How Meituan Scaled Service Governance with OCTO Mesh: Architecture & Lessons

Background and Motivation

Meituan’s OCTO is a standardized service governance platform that now covers about 90% of the company’s applications and handles over a trillion daily calls. While the system is mature, it faces several challenges: limited multi‑language support, tight coupling between middleware and business code, high integration cost for heterogeneous technologies, and decentralized governance decisions.

Why Service Mesh?

Adopting a Service Mesh allows each service instance to run a sidecar proxy that handles all inbound and outbound traffic. Core governance functions such as routing and rate limiting move to the sidecar and a centralized control plane, providing a language‑agnostic solution, decoupling middleware upgrades from business deployments, and simplifying integration of heterogeneous subsystems.

Technical Selection and Architecture Design

The design emphasizes four criteria: preserving existing standards, maintaining governance capabilities, supporting ultra‑large scale, and staying close to the open‑source community.

Data plane built on a heavily customized Envoy filter.

Control plane developed in‑house (named Adcore), consisting of Pilot, Dispatcher, health‑check, node management, monitoring, and a Meta Server for service registration and discovery.

Sidecar ( OCTO Proxy) deployed 1:1 with business processes, communicating via UNIX domain sockets and TCP across nodes.

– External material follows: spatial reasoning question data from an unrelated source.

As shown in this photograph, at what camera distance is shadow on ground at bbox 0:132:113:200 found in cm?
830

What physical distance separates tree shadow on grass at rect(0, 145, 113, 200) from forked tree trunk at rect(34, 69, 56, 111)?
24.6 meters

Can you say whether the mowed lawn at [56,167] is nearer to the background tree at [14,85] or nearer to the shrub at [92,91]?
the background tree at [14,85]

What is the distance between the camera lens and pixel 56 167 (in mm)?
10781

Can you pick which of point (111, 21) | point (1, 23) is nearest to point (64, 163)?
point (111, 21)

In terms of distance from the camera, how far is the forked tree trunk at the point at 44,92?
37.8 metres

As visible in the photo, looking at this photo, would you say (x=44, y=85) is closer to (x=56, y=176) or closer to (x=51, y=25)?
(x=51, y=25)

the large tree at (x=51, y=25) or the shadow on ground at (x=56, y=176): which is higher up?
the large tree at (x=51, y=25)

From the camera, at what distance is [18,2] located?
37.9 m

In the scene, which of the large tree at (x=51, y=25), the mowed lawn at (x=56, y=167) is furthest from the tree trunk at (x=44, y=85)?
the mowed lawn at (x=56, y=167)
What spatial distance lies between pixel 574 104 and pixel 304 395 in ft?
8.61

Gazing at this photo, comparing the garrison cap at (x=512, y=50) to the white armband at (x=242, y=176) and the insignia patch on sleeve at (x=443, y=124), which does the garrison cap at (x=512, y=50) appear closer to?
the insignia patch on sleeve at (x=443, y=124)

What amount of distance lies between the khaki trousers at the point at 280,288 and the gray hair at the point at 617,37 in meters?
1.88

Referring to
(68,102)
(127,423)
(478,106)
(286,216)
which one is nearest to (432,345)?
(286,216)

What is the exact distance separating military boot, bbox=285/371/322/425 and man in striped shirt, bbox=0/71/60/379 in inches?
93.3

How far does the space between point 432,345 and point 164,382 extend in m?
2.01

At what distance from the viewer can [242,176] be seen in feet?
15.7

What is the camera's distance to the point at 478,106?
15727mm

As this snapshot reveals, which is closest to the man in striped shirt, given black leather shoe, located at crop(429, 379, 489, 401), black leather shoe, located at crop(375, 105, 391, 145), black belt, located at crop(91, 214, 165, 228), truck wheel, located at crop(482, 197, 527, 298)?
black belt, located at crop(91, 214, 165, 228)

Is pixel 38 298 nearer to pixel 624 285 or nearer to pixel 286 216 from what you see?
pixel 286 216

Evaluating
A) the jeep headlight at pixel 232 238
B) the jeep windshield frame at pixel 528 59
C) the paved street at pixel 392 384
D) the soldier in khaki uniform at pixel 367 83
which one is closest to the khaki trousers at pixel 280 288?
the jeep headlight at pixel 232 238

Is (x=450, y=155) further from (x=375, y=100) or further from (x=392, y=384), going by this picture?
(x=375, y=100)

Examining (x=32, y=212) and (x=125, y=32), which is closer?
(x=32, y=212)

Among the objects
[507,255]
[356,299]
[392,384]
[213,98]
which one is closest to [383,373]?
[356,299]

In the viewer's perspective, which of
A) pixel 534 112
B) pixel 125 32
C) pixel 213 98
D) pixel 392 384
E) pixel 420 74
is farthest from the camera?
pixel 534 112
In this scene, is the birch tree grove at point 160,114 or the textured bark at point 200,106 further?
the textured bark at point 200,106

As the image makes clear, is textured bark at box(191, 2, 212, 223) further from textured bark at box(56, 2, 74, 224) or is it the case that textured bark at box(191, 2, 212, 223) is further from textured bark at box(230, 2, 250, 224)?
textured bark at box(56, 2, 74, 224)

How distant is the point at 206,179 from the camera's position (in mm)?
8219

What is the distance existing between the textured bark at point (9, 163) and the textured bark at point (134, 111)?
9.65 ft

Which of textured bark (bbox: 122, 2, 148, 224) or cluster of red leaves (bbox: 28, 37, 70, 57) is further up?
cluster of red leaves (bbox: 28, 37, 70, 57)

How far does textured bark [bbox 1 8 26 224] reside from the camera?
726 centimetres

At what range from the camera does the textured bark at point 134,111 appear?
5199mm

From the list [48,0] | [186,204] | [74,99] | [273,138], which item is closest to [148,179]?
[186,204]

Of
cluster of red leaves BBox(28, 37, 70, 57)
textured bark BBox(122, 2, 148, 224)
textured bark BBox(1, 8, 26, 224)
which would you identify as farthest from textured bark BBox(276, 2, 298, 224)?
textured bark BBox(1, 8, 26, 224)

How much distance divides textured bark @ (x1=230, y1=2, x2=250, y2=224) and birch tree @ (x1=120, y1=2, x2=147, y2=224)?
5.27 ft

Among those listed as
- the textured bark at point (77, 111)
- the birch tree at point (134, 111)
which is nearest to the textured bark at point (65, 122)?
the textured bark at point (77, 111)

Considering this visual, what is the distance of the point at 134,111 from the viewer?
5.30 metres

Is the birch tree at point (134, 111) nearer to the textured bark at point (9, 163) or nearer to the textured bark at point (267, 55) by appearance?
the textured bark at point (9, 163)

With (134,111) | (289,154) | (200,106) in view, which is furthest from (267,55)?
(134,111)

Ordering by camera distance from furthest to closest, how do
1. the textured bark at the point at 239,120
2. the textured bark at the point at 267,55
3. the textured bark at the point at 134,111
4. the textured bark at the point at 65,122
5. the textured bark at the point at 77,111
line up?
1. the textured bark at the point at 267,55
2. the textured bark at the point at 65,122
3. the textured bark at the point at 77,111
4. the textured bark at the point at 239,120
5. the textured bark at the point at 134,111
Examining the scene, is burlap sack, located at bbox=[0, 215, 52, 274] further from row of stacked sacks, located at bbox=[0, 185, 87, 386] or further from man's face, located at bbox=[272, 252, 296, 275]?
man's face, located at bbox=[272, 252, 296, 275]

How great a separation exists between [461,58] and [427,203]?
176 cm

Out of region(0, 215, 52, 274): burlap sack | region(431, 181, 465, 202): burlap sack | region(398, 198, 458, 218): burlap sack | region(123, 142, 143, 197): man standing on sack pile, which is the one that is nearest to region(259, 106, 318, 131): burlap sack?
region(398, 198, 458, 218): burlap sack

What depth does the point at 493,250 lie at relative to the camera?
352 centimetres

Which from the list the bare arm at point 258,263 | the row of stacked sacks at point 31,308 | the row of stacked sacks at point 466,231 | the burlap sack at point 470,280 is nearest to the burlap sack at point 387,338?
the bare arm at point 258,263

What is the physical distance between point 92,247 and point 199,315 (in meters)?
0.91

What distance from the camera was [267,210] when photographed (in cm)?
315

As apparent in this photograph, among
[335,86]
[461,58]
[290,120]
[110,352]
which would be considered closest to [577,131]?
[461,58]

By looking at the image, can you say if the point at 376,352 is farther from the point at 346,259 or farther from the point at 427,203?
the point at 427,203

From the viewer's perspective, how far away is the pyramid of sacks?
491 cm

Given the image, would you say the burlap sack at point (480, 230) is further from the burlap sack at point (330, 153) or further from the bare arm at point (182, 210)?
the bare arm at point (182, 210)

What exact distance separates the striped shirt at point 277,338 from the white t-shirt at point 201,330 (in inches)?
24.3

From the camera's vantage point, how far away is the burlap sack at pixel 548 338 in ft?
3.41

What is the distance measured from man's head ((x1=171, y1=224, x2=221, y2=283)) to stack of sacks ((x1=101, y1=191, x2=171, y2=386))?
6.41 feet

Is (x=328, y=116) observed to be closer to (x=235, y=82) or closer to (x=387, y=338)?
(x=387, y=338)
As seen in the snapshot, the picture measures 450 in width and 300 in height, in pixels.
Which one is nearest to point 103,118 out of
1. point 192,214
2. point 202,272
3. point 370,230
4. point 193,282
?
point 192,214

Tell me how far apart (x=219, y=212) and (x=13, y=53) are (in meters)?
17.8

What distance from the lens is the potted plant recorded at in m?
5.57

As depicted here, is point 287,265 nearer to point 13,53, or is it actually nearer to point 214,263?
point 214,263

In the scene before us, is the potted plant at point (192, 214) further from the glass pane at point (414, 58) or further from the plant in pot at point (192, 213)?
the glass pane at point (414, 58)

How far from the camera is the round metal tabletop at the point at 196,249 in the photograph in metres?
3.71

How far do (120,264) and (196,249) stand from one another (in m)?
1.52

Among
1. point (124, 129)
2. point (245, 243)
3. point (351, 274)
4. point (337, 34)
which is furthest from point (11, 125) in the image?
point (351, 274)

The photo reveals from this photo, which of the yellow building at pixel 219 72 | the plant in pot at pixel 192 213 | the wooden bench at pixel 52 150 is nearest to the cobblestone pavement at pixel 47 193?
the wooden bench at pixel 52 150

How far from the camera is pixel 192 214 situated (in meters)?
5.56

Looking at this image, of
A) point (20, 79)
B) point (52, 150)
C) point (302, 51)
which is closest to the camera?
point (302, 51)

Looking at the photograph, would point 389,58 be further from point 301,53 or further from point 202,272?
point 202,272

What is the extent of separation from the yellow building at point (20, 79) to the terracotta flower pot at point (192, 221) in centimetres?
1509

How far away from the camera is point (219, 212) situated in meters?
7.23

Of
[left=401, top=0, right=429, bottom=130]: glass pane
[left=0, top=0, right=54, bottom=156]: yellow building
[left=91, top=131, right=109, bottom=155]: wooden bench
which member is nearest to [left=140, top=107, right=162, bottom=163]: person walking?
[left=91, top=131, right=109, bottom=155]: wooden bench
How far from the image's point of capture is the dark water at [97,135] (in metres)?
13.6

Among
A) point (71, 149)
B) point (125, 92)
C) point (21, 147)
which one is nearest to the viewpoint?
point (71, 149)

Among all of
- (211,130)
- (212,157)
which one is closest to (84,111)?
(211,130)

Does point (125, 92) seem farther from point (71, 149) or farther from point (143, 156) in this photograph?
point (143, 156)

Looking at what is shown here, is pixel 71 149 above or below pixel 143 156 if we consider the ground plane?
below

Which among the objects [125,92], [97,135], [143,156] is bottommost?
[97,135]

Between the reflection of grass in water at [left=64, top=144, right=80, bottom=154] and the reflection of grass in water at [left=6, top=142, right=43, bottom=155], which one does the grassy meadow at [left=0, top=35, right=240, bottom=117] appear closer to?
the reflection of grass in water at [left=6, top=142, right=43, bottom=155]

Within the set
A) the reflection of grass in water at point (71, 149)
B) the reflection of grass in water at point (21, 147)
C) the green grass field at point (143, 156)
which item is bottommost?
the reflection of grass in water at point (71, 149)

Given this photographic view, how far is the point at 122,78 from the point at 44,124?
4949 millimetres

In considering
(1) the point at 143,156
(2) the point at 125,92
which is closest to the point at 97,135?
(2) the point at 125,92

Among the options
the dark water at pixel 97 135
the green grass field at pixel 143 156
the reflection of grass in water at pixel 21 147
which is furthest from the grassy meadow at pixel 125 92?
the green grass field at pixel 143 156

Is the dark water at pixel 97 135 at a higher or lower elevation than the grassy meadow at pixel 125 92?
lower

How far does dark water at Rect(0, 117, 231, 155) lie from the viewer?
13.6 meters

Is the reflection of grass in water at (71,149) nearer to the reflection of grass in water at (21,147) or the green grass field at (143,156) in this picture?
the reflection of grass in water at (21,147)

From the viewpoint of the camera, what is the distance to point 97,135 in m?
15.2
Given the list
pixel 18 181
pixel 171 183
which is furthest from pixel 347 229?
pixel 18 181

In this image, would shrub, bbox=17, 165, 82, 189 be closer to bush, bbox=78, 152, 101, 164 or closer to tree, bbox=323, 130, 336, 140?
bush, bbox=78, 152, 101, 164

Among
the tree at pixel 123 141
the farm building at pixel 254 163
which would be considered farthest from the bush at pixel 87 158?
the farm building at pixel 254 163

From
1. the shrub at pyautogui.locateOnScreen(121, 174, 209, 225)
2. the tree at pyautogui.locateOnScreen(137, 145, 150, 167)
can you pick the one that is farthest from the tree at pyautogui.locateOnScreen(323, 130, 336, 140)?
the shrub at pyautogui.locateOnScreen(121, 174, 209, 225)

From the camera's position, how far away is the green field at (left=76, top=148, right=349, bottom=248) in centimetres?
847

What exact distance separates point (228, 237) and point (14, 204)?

LEGO Agent manages proxy lifecycle and hot upgrades, reducing manual intervention.

Control Plane Details

Adcore Pilot acts as the brain, handling most governance logic and interacting directly with sidecars. Dispatcher serves as an access hub for auxiliary subsystems. Health checks are centralized rather than full mesh P2P, reducing load from N² checks. The Meta Server implements consistent hashing to shard routing data per pilot, enabling efficient failover and load balancing.

Data Flow

Sidecars and pilots communicate via bidirectional streaming using an enhanced xDS protocol. Custom protocols deliver governance commands beyond routing, such as authentication and circuit breaking.

Key Design Analyses

Large‑Scale Mesh Capabilities

Control plane nodes are horizontally scalable; each pilot only holds data for its managed sidecars.

On network partitions, the system can absorb traffic spikes.

Hybrid health‑check combines centralized monitoring with selective P2P checks.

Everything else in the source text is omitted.